Türkiye için ise bu yılki büyüme beklentisi %3,5 olarak açıklandı. Küresel ticaret ve enflasyon dinamiklerinin detaylı analiz edildiği raporda, Türkiye ekonomisinin sürdürülebilir büyüme patikasına oturabilmesi için politika sıkılığının sürdürülmesi gerektiği vurgulandı.
Küresel Ekonomide Belirsizliklere Rağmen Direnç
OECD raporuna göre, küresel ekonomi enflasyondaki düşüş ve ticaretteki canlanma sayesinde direnç göstermeye devam ediyor. İş gücü piyasalarında baskılar hafiflerken işsizlik oranları düşük seviyelerde seyrediyor. Reel faiz oranlarının yüksek kalmasına rağmen, kredi ve konut piyasalarında erken canlanma sinyalleri gözlemleniyor. Küresel büyümenin 2025 ve 2026’da %3,3 seviyesinde stabilize olması bekleniyor.

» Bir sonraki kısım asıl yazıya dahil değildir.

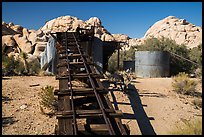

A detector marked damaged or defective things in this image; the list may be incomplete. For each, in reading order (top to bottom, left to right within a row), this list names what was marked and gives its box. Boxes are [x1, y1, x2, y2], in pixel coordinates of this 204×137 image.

rusted metal structure [51, 27, 128, 135]
rusty metal tank [135, 50, 170, 77]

Raporda ticarette artan korumacı politikalarla ilgili uyarılarda da bulunuldu. Korumacı önlemlerin, ithalat maliyetlerini artırarak üretici ve tüketici üzerindeki yükleri büyütebileceği belirtiliyor.
Türkiye İçin Büyüme Beklentileri Yükseldi
Türkiye ekonomisi için büyüme beklentisi, OECD’nin önceki tahminlerine kıyasla yukarı yönlü revize edildi. 2024 için %3,5, 2025 için %2,6 ve 2026 için %4 büyüme öngörüldü. Enflasyonun ise kademeli bir düşüş sergileyerek 2025’te %30,7’ye, 2026’da ise %17,2’ye gerilemesi bekleniyor.

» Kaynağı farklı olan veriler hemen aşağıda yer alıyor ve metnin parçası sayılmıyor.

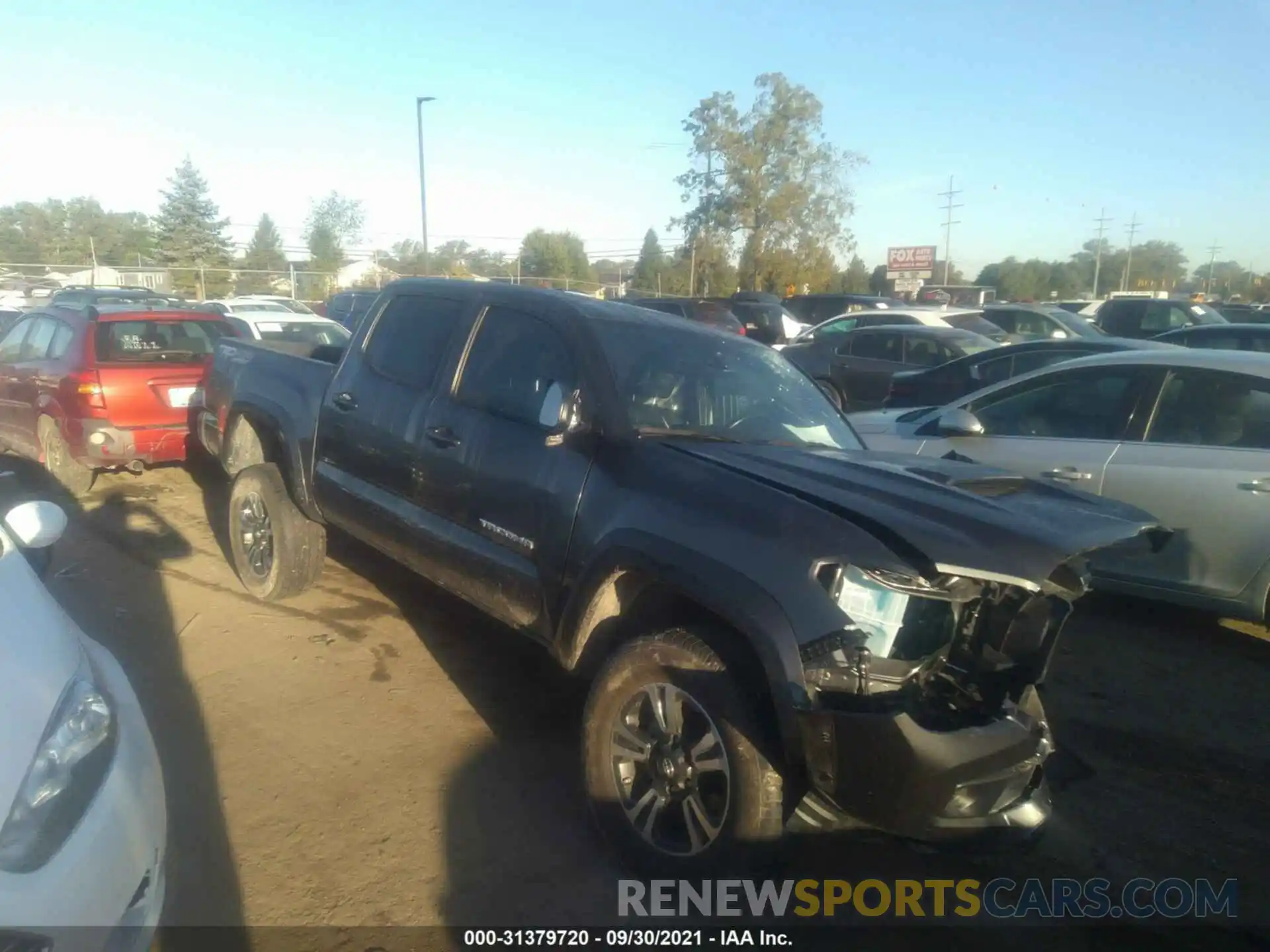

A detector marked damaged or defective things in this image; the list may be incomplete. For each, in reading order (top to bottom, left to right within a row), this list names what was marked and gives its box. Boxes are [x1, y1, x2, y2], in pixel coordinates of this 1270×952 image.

damaged black truck [196, 279, 1159, 873]
crushed hood [669, 444, 1164, 592]
crumpled front end [799, 558, 1085, 841]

Raporda, deprem sonrası yeniden yapılanma sürecinin etkisinin azalmasıyla birlikte kamu yatırımlarında yavaşlama öngörülürken, uluslararası turizmdeki artış ve dış ticaretteki canlanmanın ihracatı destekleyeceği belirtildi. Döviz rezervlerinde artış görülmesine rağmen, sıkı mali ve para politikalarının sürdürülmesi gerektiğine dikkat çekildi.
Enflasyon ve Cari Dengeye Dair Pozitif Sinyaller
Türkiye'nin cari işlemler dengesindeki iyileşmenin, turizmdeki canlanma ve Sakarya sahasındaki doğal gaz üretiminin etkisiyle sürdüğü ifade edildi. Türkiye Cumhuriyet Merkez Bankası’nın politika faizini %50 seviyesinde tutarak fiyat istikrarını sağlamaya yönelik kararlılığı vurgulandı.
Küresel Ticaret ve Yatırımlara Dair Tavsiyeler
OECD, Türkiye’nin uluslararası yatırım çekebilmesi için istikrarlı ve öngörülebilir bir politika çerçevesine ihtiyaç olduğunu belirtti. Makroekonomik istikrar politikalarının sürdürülmesi, enflasyon hedeflerine ulaşılması ve yapısal reformların uygulanması, uzun vadeli büyüme için kritik adımlar olarak değerlendirildi.
Raporda yer alan bu öngörüler, Türkiye ekonomisinin zorluklara rağmen büyüme potansiyelini koruduğunu, ancak sürdürülebilir kalkınma için politikaların titizlikle uygulanması gerektiğini ortaya koyuyor.